REPUBLIKA.CO.ID, JAKARTA -- Dewan Masjid Indonesia (DMI) menolak wacana yang diajukan pemerintah ihwal sertifikasi dai dan khatib. Menurut Sekjen Pimpinan Pusat DMI, Imam Addaruqutni, sertifikasi demikian hanya bisa dilakukan oleh MUI.
"Pemerintah kan menyatakan, negara ini bukan negara agama. Berarti, negara jangan mencampuri urusan agama," kata Imam Addaruqutni, seperti dilansir dari situs resmi DMI, Selasa (14/2).
Kalaupun sertifikasi dai dan khatib mesti ada, maka pemerintah dapat menunjuk Majelis Ulama Indonesia untuk melaksanakan wacana tersebut.
Addaruqutni memandang, penetapan sertifikasi dai dan khatib jangan sampai dilaksanakan oleh pemerintah. Sebab, lanjut dia, hal itu hanya akan menjadi preseden buruk, yakni hadirnya pemerintah yang totaliter dalam menjalankan kekuasaannya. "Akibatnya, demokrasi tidak akan berkembang," kata sosok Wakil Ketua KPHI itu.

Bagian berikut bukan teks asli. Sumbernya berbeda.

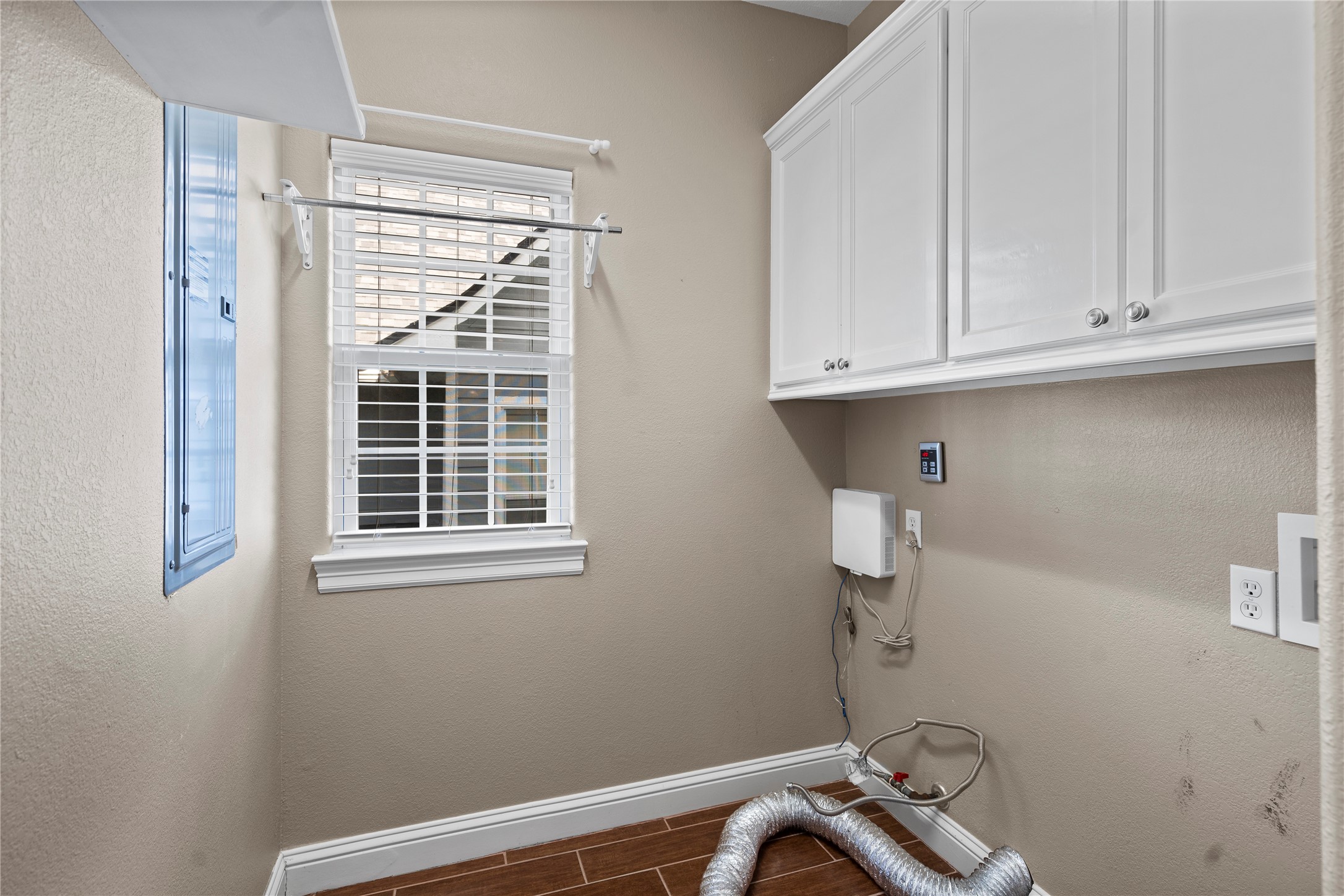 361 Bridgelanding Property Photo 18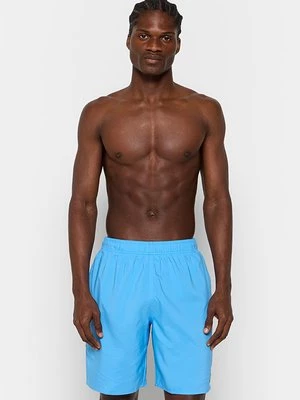 Obrázek produktu Plavecké šortky Adidas modrá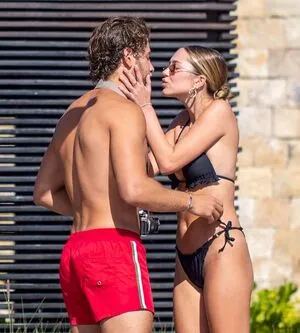 Delilah Hamlin OnlyFans Leaked Free Thumbnail Picture - #zMuLf5dibB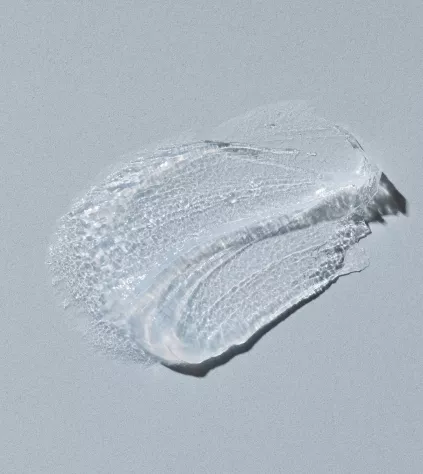 vazelína pro průmysl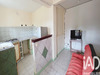 Ma-Cabane - Location Appartement Saint-Esprit, 33 m²
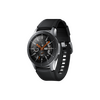 Reprise Galaxy Watch 46mm GPS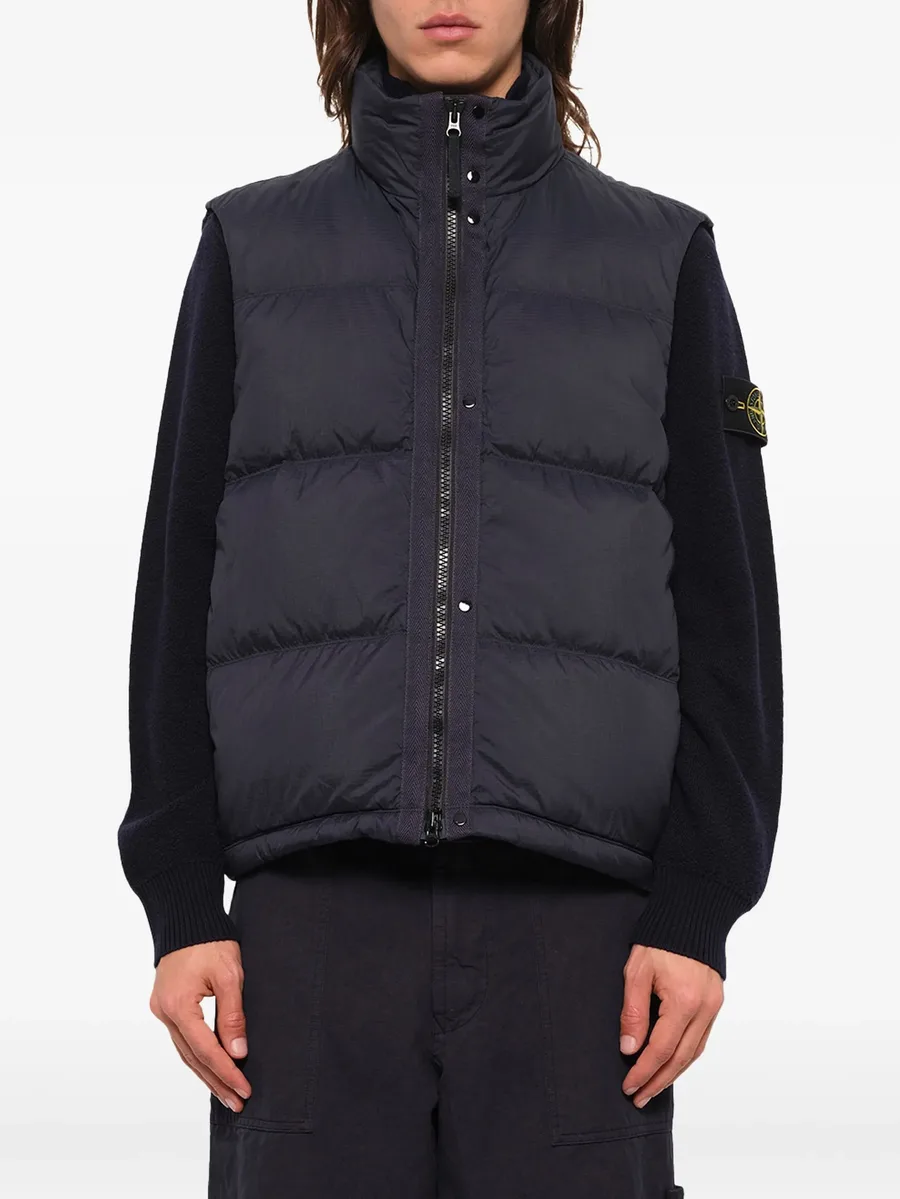 G100004 Matt ripstop cordura® advanced fabrics 4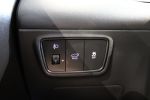Hyundai Tucson 2022 na predaj – fotografia 23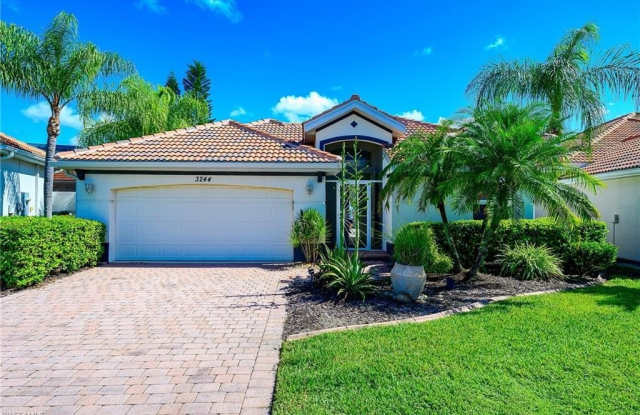 3244 SUNDANCE Cir Gallery 1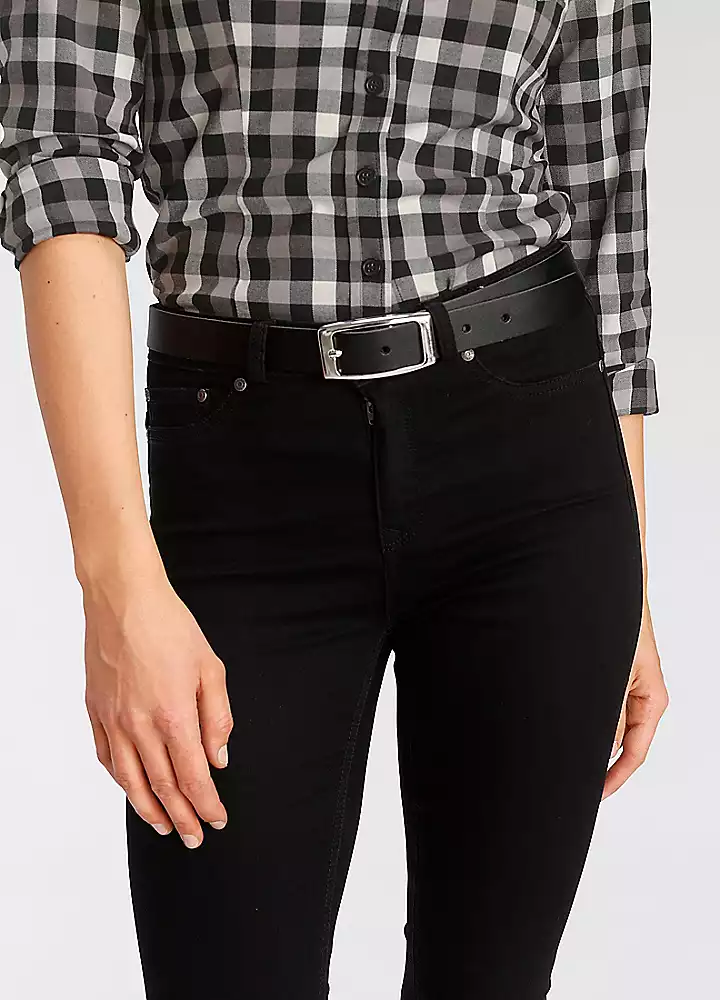 Arizona Stretch Bootcut Jeans 11 Arizona Stretch Bootcut Jeans - Image 9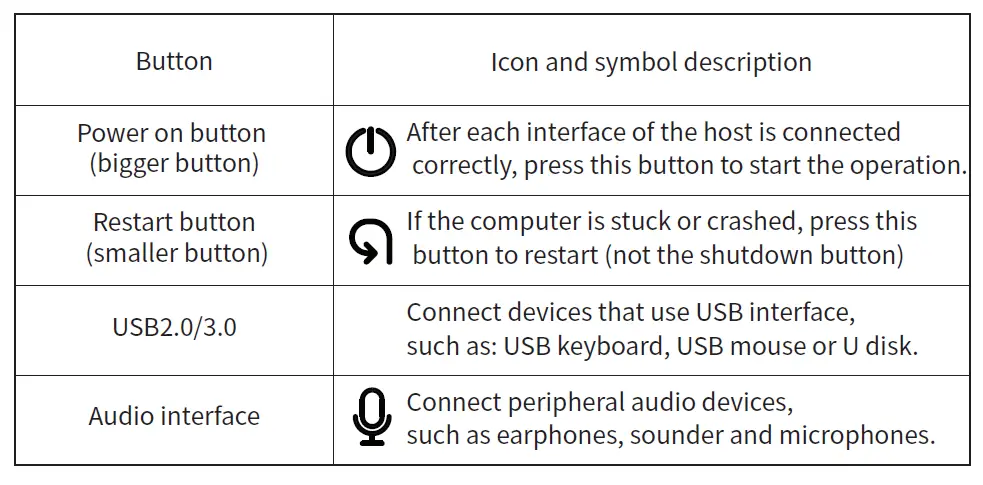 IPASON-V5-E-Sports-Gaming-Desktop-Computer-fig- (5)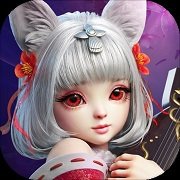 风之剑舞手游百度版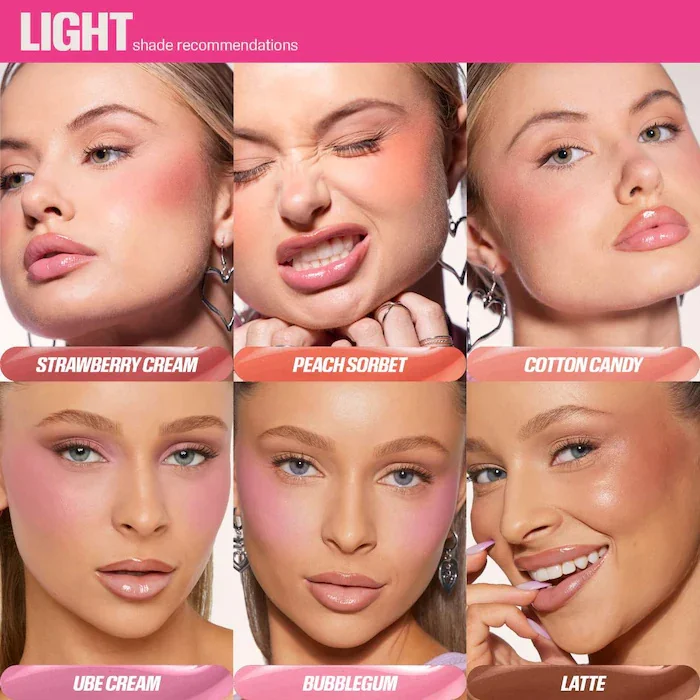 Thumbnail 4 - #46 Best Blushes & Bronzers to Buy In 2026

Tugas pemerintah adalah memfasilitasi peningkatan kualitas para penceramah. Misalnya, melalui penataran dengan materi-materi yang menambahkan wawasan kebangsaan. Namun, tegas Addaruqutni, pada akhirnya para dai dan khatib mesti dikembalikan kepada masyarakat agar terus berkembang, bukan berubah menjadi semacam juru bicara pemerintah.
"Kritik lewat khutbah bukan berarti melakukan penggulingan (makar) dan anti-pemerintah. Tetapi, kritik juga tidak boleh menjelek-jelekkan," ujar dia.
Di sinilah peran penting masjid sebagai pusat pencerdasan masyarakat Muslim. Masjid, menurut dia, bukan hanya tempat beribadah, melainkan juga pemberdayaan umat Islam.